#### VORLIEGENDER TEXTAUSZUG ####
Nach einer Reihe von Fehlversuchen wurde ein Herstellungsverfahren entwickelt, bei dem ein 6AL-4V-Titan-Strangpressprofil verwendet wurde. Es erfolgte eine Bearbeitung sowohl innen als auch außen, um eine konische Form und eine konische Wandstärke zu erzielen. Die Holmrohre wurden dann in keramischen Warmformwerkzeugen in eine elliptische Form gebracht. Dies erwies sich als erfolgreich, obwohl es sich um ein komplexes und teures Verfahren handelte, das für eine finanziell wettbewerbsfähige Serienkonstruktion des ABC unerschwinglich gewesen wäre. Ein Testrotor mit einem Durchmesser von zwölf Metern wurde 1970 hergestellt und im großen NASA-Windkanal in Ames bei Geschwindigkeiten von 150 bis 330 km/h getestet.
#### ROHDATEN ####
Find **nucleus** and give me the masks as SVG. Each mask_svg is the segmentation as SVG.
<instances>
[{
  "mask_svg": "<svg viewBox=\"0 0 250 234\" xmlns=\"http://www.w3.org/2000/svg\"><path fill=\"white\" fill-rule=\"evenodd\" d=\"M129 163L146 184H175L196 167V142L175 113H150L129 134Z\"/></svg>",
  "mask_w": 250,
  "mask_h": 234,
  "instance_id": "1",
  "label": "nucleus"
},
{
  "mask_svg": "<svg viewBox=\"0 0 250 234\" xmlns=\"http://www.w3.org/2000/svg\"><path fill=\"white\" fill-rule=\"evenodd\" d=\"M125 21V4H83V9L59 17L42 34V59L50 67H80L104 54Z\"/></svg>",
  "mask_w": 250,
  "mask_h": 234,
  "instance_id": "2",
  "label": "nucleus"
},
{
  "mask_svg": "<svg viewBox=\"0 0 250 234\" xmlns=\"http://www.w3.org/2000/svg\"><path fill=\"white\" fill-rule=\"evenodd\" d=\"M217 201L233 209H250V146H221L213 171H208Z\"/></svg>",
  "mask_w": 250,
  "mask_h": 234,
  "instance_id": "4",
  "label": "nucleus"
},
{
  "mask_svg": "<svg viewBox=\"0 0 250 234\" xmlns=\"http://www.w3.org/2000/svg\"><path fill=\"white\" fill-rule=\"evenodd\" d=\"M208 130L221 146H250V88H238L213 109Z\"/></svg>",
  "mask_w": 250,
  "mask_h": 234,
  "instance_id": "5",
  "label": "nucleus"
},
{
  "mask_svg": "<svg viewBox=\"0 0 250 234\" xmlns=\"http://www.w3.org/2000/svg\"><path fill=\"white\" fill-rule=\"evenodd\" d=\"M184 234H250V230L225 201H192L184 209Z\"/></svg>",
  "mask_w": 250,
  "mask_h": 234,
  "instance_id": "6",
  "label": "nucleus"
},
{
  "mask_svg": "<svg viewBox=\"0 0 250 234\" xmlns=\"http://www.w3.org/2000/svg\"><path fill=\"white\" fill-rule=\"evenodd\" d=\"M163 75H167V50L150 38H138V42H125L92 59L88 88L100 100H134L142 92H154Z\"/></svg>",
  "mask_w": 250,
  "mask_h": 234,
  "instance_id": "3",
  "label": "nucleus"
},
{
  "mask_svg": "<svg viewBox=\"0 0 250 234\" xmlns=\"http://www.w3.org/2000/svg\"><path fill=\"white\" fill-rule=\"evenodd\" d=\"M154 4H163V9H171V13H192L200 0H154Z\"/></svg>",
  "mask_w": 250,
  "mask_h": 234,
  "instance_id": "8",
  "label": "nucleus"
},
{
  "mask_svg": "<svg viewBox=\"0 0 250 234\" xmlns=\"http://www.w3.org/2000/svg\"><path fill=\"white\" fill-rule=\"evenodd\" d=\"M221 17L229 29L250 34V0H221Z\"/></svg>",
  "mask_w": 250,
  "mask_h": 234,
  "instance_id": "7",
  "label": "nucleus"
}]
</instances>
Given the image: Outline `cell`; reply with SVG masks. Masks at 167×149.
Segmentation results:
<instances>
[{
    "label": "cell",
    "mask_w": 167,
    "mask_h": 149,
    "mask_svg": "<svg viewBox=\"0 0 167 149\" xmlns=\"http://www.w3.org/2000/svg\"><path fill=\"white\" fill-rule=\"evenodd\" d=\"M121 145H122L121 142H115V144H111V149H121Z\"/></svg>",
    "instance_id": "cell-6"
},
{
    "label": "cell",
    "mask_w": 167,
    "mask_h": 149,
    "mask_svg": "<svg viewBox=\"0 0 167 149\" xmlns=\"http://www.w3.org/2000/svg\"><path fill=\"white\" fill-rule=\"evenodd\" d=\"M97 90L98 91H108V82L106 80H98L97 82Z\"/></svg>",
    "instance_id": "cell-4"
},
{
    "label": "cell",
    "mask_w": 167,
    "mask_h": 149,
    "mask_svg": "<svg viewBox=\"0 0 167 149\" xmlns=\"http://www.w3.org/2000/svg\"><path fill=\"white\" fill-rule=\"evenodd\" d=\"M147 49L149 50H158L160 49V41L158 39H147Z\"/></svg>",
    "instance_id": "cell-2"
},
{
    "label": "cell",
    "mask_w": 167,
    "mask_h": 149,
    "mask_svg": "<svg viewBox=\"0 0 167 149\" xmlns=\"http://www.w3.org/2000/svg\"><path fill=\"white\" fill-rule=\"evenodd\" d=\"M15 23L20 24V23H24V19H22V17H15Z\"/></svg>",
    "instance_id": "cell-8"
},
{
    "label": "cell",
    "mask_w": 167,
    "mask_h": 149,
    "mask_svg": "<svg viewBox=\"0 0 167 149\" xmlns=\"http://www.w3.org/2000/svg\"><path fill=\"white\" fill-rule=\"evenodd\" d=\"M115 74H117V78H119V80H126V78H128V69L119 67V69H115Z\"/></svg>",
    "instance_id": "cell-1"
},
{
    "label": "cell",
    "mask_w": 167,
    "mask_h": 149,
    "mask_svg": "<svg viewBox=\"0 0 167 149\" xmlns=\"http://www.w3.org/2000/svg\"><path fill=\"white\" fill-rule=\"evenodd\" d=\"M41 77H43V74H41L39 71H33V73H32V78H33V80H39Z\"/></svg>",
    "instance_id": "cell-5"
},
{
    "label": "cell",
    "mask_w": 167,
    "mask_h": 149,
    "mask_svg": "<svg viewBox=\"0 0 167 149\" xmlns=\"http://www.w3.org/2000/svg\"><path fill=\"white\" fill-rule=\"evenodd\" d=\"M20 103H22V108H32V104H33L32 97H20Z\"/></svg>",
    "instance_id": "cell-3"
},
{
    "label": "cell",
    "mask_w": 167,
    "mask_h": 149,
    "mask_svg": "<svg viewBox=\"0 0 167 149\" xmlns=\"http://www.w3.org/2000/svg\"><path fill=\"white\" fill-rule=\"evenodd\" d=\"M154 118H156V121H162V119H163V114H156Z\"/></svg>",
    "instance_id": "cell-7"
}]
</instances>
####
**ARBEITSAUFTRÄGE:**
A. Bei welchen Geschwindigkeiten wurde der Testrotor laut Textauszug im Windkanal getestet?
B. Erklären Sie anhand des Textauszugs, weshalb das entwickelte Verfahren für eine Serienkonstruktion des ABC nicht infrage gekommen wäre.
C. Tauschen Sie im Abschnitt des Textauszugs, der bei "Nach einer Reihe" beginnt und bei "330 km/h getestet." endet, "Holmrohre" gegen "Rotorrohre" aus, und geben Sie diesen Abschnitt wieder.
Die Zeilen spielen hierfür keine Rolle.

**AUSGEARBEITETE LÖSUNGEN:**
A. Bei Geschwindigkeiten von 150 bis 330 km/h.

B. Das Verfahren war komplex und teuer. Für eine finanziell wettbewerbsfähige Serienkonstruktion des ABC wäre es deshalb unerschwinglich gewesen.

C.
Nach einer Reihe von Fehlversuchen wurde ein Herstellungsverfahren entwickelt, bei dem ein 6AL-4V-Titan-Strangpressprofil verwendet wurde. Es erfolgte eine Bearbeitung sowohl innen als auch außen, um eine konische Form und eine konische Wandstärke zu erzielen. Die Rotorrohre wurden dann in keramischen Warmformwerkzeugen in eine elliptische Form gebracht. Dies erwies sich als erfolgreich, obwohl es sich um ein komplexes und teures Verfahren handelte, das für eine finanziell wettbewerbsfähige Serienkonstruktion des ABC unerschwinglich gewesen wäre. Ein Testrotor mit einem Durchmesser von zwölf Metern wurde 1970 hergestellt und im großen NASA-Windkanal in Ames bei Geschwindigkeiten von 150 bis 330 km/h getestet.